EList This is the object type resulting from an original DGEList object that has undergone voom normalisation – this is typical and means that bio_limma() doesn't then perform voom normalisation if requested. The function will use the E matrix and targets sample data table as inputs.

SummarizedExperiment metadata is expected in a certain location

The bio_limma() function expects that the metadata for your SummarizedExperiment can be found in data.frame format at SE_obj@metadata$metadata, which is the case if you have followed our LCMS data processing guide. However, if you have created your object using a different approach, then it may be stored instead under the colData list element for example. If this is the case, then simply make a copy and place it in the correct location for use with bio_limma().

Also, your feature naming column within the elementMetadata is expected to be called shortname. This was a convention on our part when setting up the LCMS processing pipeline. You can either copy your column to a new elementMetadata column called shortname, or pass the row names to the function directly as an argument.

Function parameters ⚙️

Because this function progressively evolved over time to handle the various tasks we wanted for our exploratory data analysis, there are a lot of different options you can set. View the pop-down window below for information on what parameters you can set.

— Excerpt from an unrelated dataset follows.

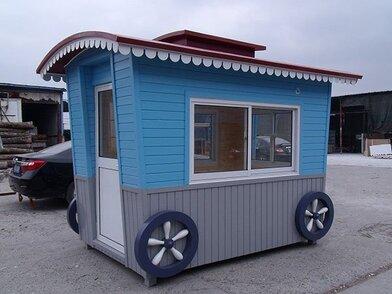 儿童公园可爱主题可移动式雕花板售货亭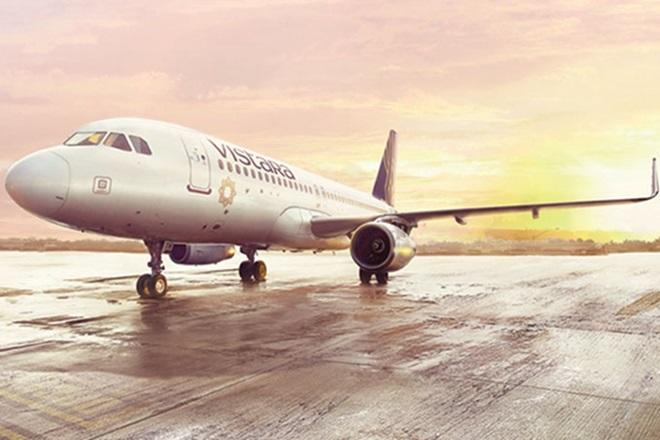 vistara airlines will hire jet airways employees 100 jet employees and 400 cabin crew to be appointed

What parameters and options can I set?
Argument Description
input_data An appropriate input data format. A phyloseq object, a SummarizedExperiment object (containing metabolomics/lipidomics data and a feature naming column called shortname), or an RNAseq DGEList of EList object to use for differential abundance testing.
metadata_var OPTIONAL: the name of a single column from the sample_data to use for DA testing (e.g. metadata_var = 'group'). NOT required if providing a formula – it will be changed to NULL if you also provide model_formula_as_string. (default: NULL)
metadata_condition OPTIONAL: a conditional statement about a certain metadata value, e.g. keep a certain treatment group only. (default: NULL)
metadata_keep_columns OPTIONAL: this is typically required when you have complex metadata, and also supply your own model matrix and contrasts matrix. Choose columns from your metadata to retain using a character vector with column names. (default: NULL)
model_formula_as_string Just like it sounds – a string containing the model formula you want to use. Only works with + and not * at this stage. (default: NULL)
model_matrix OPTIONAL: although the function can create its own model matrix for simple testing, this is typically a good option for customising your comparisons. Also requires that provide a contrasts matrix. (default: NULL)
contrast_matrix OPTIONAL: the corresponding contrasts matrix to complement the custom model matrix. (default: NULL)
use_contrast_matrix A boolean selector for whether to use the contrast matrix or a selected coefficient. Best to leave this alone unless you're finding an error – the function will set this itself. (default: TRUE)
coefficients A selection of coefficients you want to be tested. This will depend on the order of variables in the formula, and you can select as many as you'd like, e.g. coefficients = 2 or coefficients = 3:4. (default: NULL)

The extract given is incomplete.